As Mr. Atkinson said, manufacturers go upscale in order to recoup their expenses with less units sold. Fine, let's say this is reasonable behaviour, but when you decide to sell 100 boxes @ $10,000 each instead of aiming for a target of 1,000 boxes @ $1,000 each, at least make sure the damn thing is put together well enough that you don't get a failure rate of 25%!

Remember the wonderful sounding Technical Brain products? These were beautifully built and offered a lot of satisfaction to their well-heeled owners... When they cared to work as advertised, which seemed to not happen very often!

Indeed, If someone makes more money per year than I will do in my lifetime they may accept to buy high-end products and call them "consumables", but it still stinks.

P.S. I use an Esoteric/MSB/Boulder/Raidho rig wired with Siltech - not cheap by any account - but then I am sure these will probably outlast me and not go out with a big puff of smoke whenever my cat wags her tail at them.

expolsionsinthesky's picture

Mr. Butler,

You may be one of those that makes more in a year than I will in a lifetime.  But you obviously can't see throught your own bullshit.

I do not begrudge anyone buying the best audio equipment they can afford!  I just don't subscribe to the fact that you need so called "high-performance audio" to enjoy the music.

If I understand the general push behind the "Save the Stereo" campaign, it is to bring younger listeners into audiophile mix, has nothing to do with how much one spends to reach audio nirvana.

Patrick Butler's picture

Hi Explosionsinthesky (great band by the way),

iosIP contends that what is wrong with this business are expensive products that he personally does not like.  I think that fairly well summarizes his position.  Being in sales I can tell you that the only opinion that really matters regarding the worth of a product is the paying customer.  To that end, when well-heeled customers purchase and appreciate the kind products iosIP finds unworthy of carrying the "High End" label, they disprove his theory.

> _Information shown_
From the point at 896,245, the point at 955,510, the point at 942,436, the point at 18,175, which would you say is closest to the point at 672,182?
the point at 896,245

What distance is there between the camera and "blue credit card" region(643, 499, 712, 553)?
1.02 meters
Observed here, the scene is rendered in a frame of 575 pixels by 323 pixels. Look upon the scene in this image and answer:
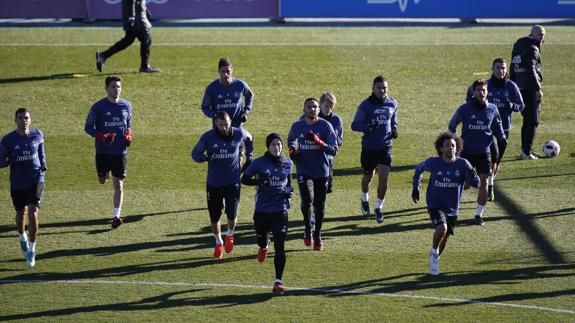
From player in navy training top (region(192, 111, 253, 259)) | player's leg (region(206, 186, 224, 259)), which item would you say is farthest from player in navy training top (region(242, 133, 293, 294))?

--

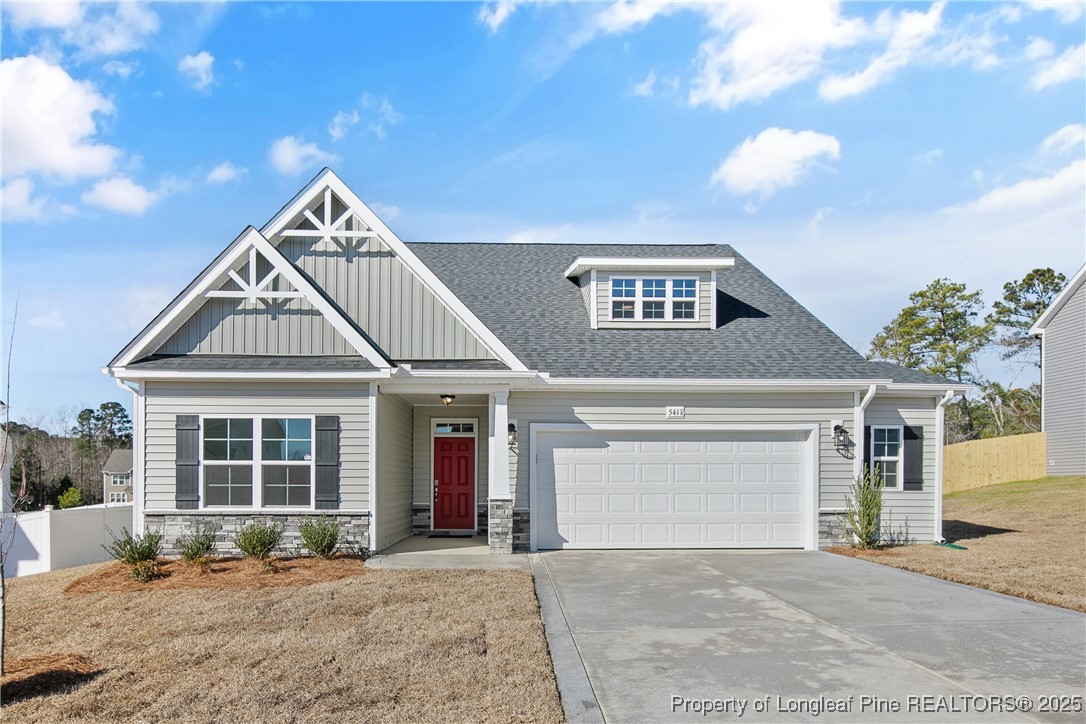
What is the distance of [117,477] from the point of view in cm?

* * *

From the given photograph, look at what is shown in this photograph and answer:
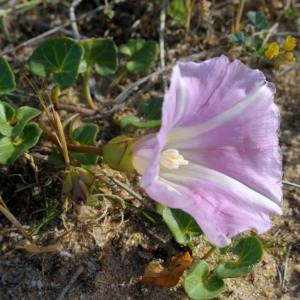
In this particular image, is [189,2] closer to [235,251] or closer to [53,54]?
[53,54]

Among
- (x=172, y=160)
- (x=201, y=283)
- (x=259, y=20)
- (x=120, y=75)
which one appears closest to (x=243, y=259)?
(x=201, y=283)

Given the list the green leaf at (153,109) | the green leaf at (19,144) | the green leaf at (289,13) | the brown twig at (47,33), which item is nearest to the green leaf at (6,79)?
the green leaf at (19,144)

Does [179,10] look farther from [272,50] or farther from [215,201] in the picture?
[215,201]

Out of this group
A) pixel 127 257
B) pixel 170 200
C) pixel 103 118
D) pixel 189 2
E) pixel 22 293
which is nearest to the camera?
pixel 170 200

> _Directive A_
According to the audio forum excerpt, what is the general push behind the "Save the Stereo" campaign?
> _Directive B_
Carry on the audio forum excerpt from the point where it ends.
The records are separate material with no link to the audio forum excerpt.

> _Final result A_
It is to bring younger listeners into the audiophile mix.

> _Final result B_
I've been in the homes of people with the means to buy this fantastically expensive gear.  The owners are smart, hard working and discerning.  The products they buy are akin to fetishes-  there are many of them, and there is no "best" one save for that which turns you on.  iosIP has a fetish for a "Esoteric/MSB/Boulder/Raidho rig wired with Siltech."  While I understand the kind of sound he is into, I can guarantee you that it does not work for everyone.  The High End is a big tent full of fantastic people, products at all prices, and obscurity.  The obscurity is the issue- not the products.  

iosiP's picture

My problem is not about what I like (or dislike): I do agree tastes and financial issues are highly personal!

My gripe is with the lack of dependability of some high-end products and with the overrated specifications llttering the marketing blurbs.

As for my system, I'm sure this sound is not for everyone, but listing my rig has nothing to do with the sound of it (or even with the looks or user ergonomics), and is far for showing any kind of "fetish": I was referring simply to the fact that a specification of 300Wpc for a Boulder amp actually means... well, even more than 300Wpc, that the Esoteric transport won't let me down after two years of service and the MSB DAC won't lose sync if my cat is sneezing at the digital cable.

So this is not about sound, although you seem to not (want) to understand it, it's about QC and bogus claims.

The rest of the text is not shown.